© 2010 RJ Anrasek-6

Alisa Andrasek: Biothing; the curve and the built

Recently I was walking through Frank Lloyd Wright’s Living Room from the Little House: Wayzata (at the Metropolitan Museum of Art) with a fellow designer. He was marveling at the sweeping horizontal planes, perpendiculars and lines of the room. I on the other hand was taking some time to adjust. Think not that I was contemptuous of the quality of design here, but rather that I was struck by the austerity of shapes and lack of ‘cosy’ places to settle oneself in what was supposed to be a ‘living room’. The human form, the organic form, and above all the ‘curve’ have always been the genesis of my creative journey. I have often wondered if this is an inherently female insight on my part – I am sure no doubt it is as we work from our own experience of the world and mine happens to be a female one. There in Lloyd Wright’s room before me was modernism and structure in all it’s grandeur; an architectural direction which fostered the minimalists and has to some degree continued to direct architecture. But now new work is emerging in architecture that draws heavily on the curve and organic forms. This is profoundly so in the work of designers like Zaha Hadid(London) and Alisa Andrasek(New York).

Both of these architects are women, and both have recently exhibited as part of the group show elles@centrepompidou at the Pompidou Center in Paris. The question that occurs to me is whether there is some connection between a masculine psychological tendency towards straight linear planes, and a feminine fascination with curves and organic modules. In her book ‘Knowing Woman‘ Jungian psychologist Irene Claremont de Castillejo speaks of the female psyche’s tendency towards ‘diffuse awareness’ and the interconnectedness of all living things.

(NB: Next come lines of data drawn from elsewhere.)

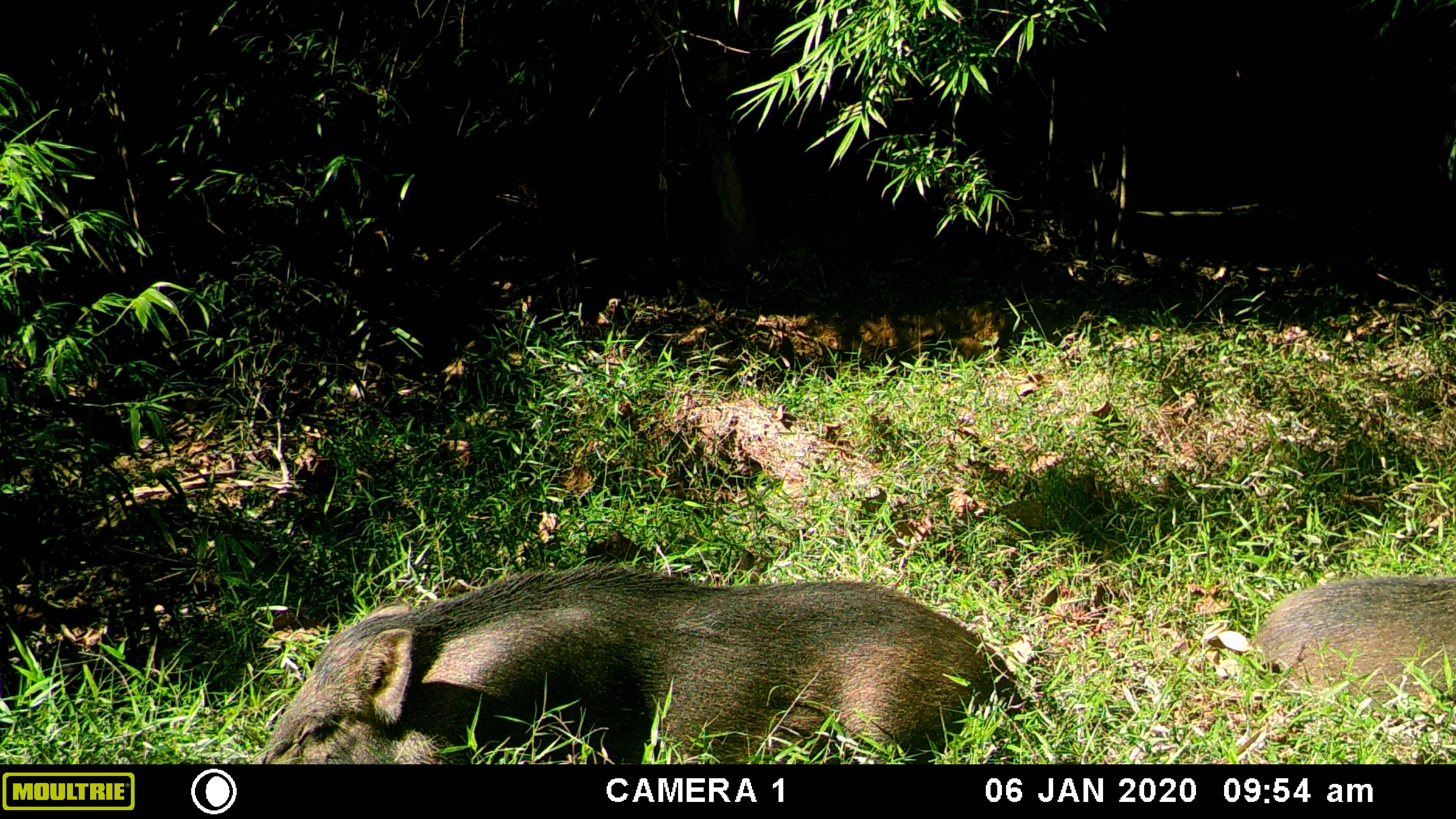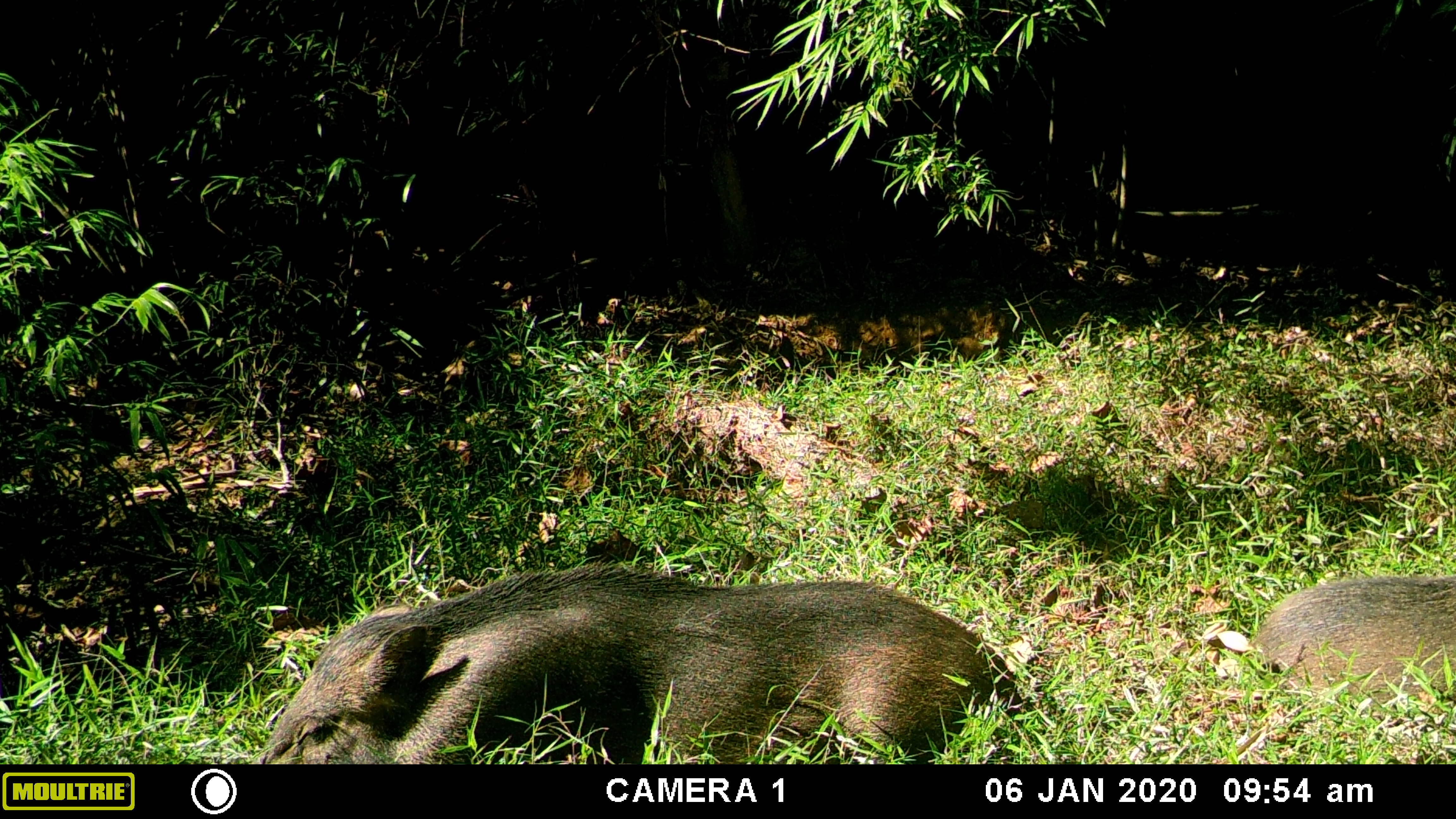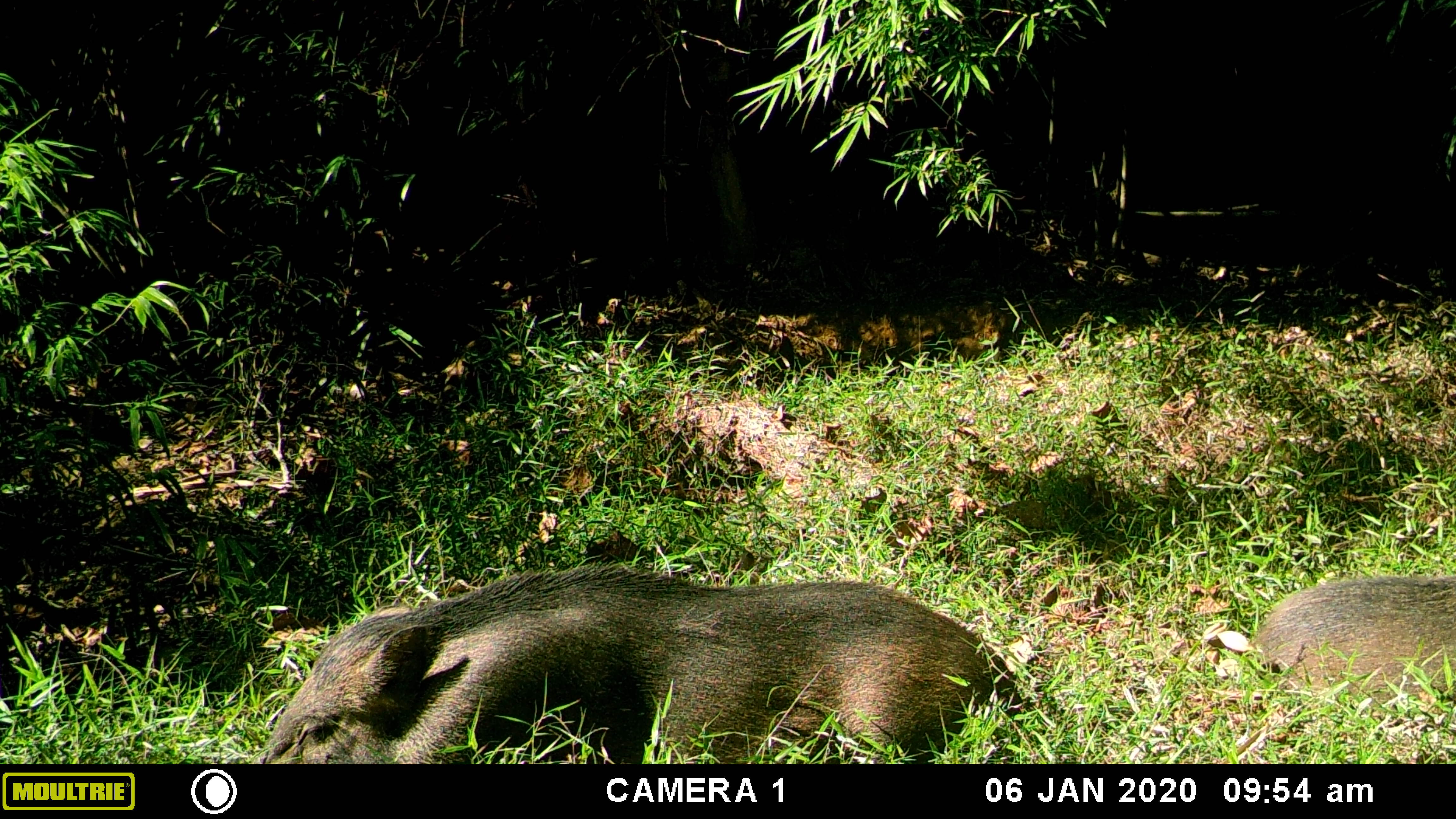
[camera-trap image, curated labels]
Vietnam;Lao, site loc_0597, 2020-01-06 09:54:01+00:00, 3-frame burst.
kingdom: Animalia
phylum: Chordata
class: Mammalia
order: Artiodactyla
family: Suidae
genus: Sus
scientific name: Sus scrofa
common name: eurasian wild pig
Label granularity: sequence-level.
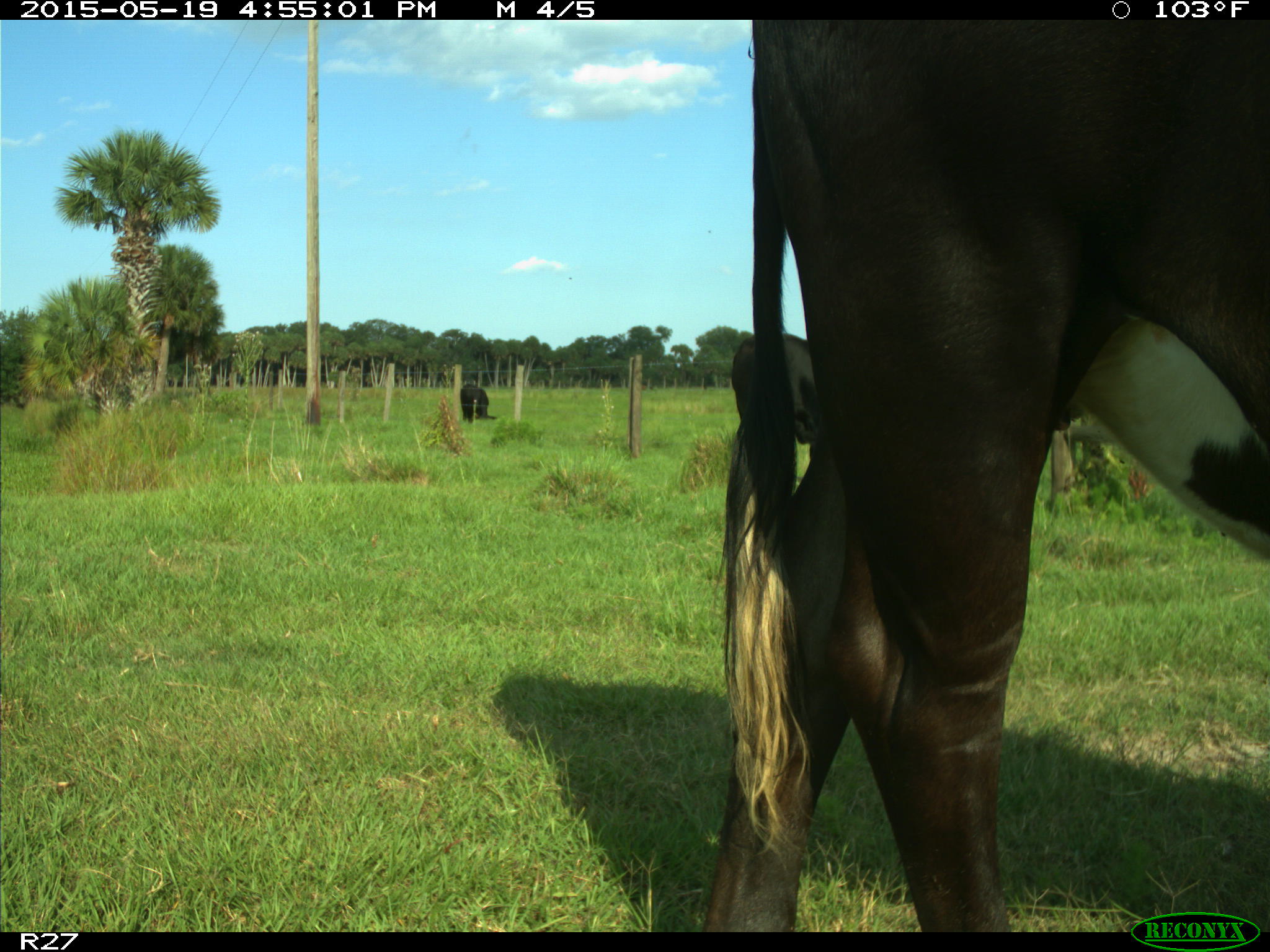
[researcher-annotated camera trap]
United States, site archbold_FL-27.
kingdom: Animalia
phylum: Chordata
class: Mammalia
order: Artiodactyla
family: Bovidae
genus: Bos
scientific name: Bos taurus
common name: domestic cow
Bos taurus (domestic cow).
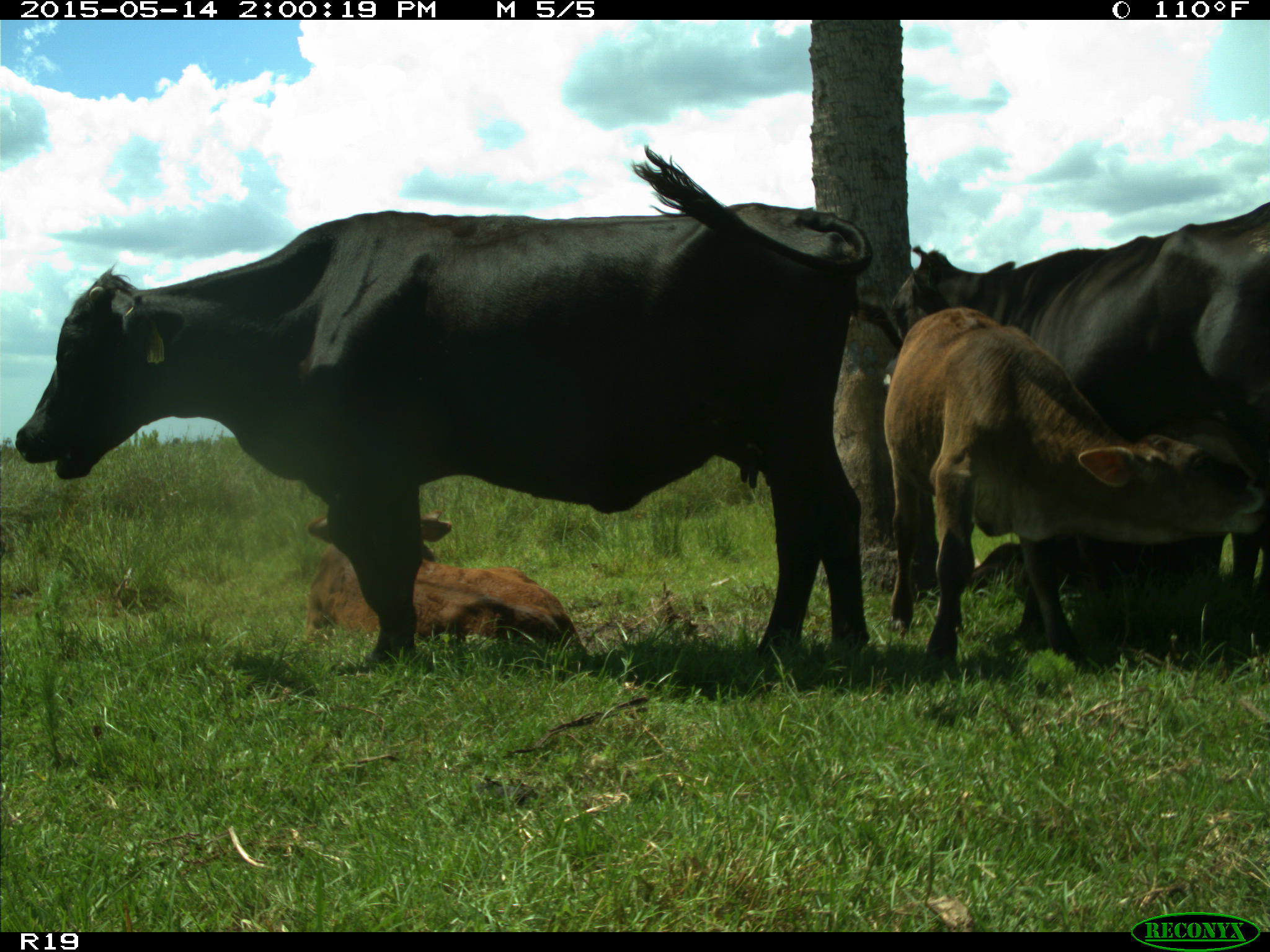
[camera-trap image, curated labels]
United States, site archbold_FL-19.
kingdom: Animalia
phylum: Chordata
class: Mammalia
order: Artiodactyla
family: Bovidae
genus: Bos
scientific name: Bos taurus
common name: domestic cow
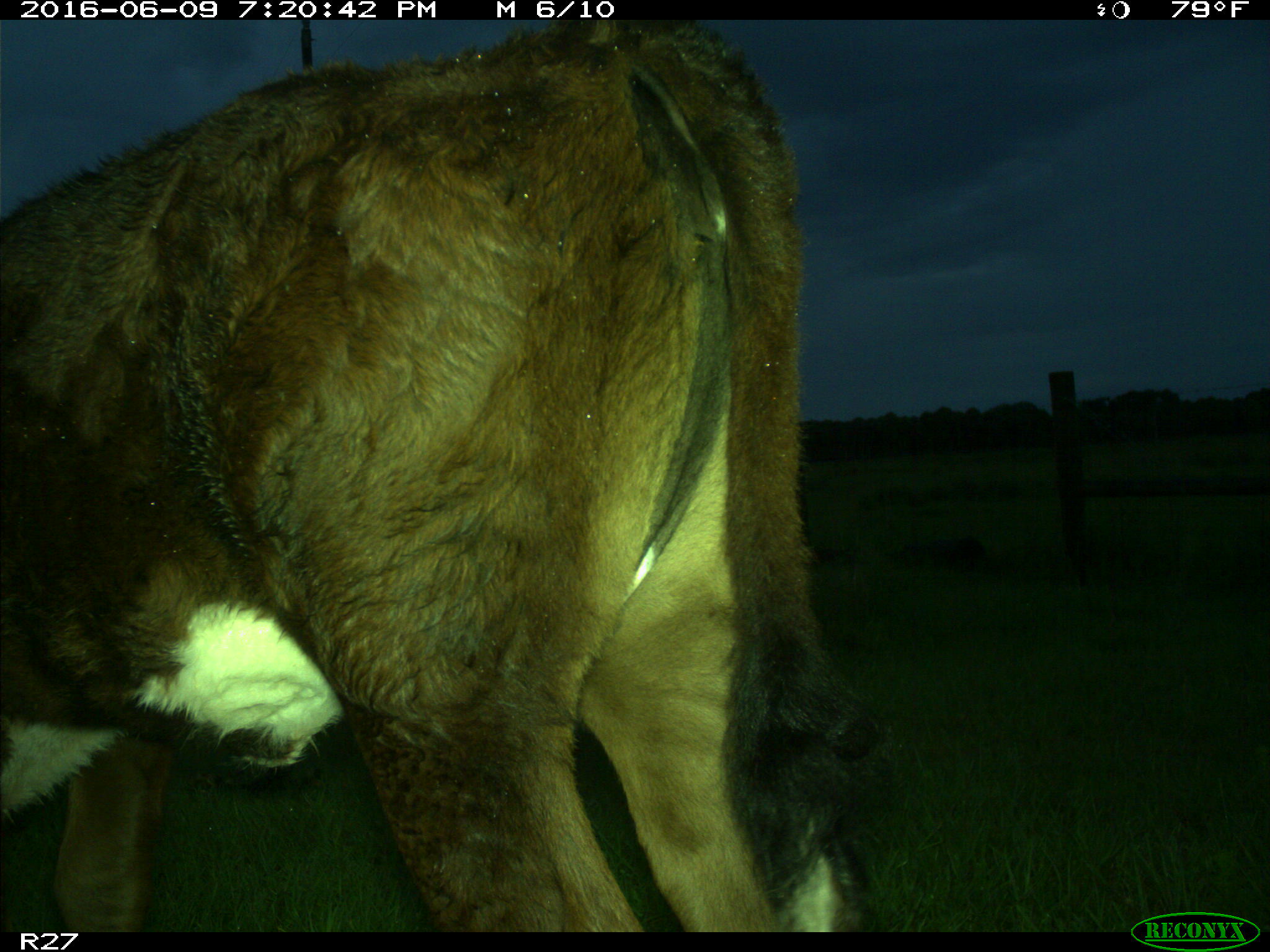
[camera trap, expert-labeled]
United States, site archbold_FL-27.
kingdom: Animalia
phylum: Chordata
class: Mammalia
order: Artiodactyla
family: Bovidae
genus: Bos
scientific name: Bos taurus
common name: domestic cow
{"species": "Bos taurus (domestic cow)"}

She contrasts this with the male tendency towards rational and logical ‘focused consciousness’. In an aside to this the comparison of the sexes has recently undergone a candid, humorous and at times passionate online debate on the subject of Male leadership versus Female leadership – you can follow that thread of debate here.

Andrasek’s practice works under the studio title ‘Biothing‘ in which embodied feelings are entwined with abstract relationships. The creation of ideas for Biothing are based on this relationship and harnessed by the use of digitally generated diagrams. Taking for example the formulation of skin, a mathematical algorithm of skin-surfaces is fed into a computer to produce physical, structural formations. They are developing a built environment in which ‘the organ’ and biological elements are becoming tangible structures to live and work within, and are echoing the very nature of the organisms that inhabit them.

I recently heard an esteemed male designer lambasting the curvilinear structures of Zaha Hadid as unsympathetic to the built environment. However, the counter argument to a generalization of male and female architectural tendencies can be found in the form of Jørn Utzon’s Sydney Opera House, or Renzo Piano’s Aurora Place – also in Sydney. Both provide magnificent and acclaimed curves in the skyline; and both were designed by men.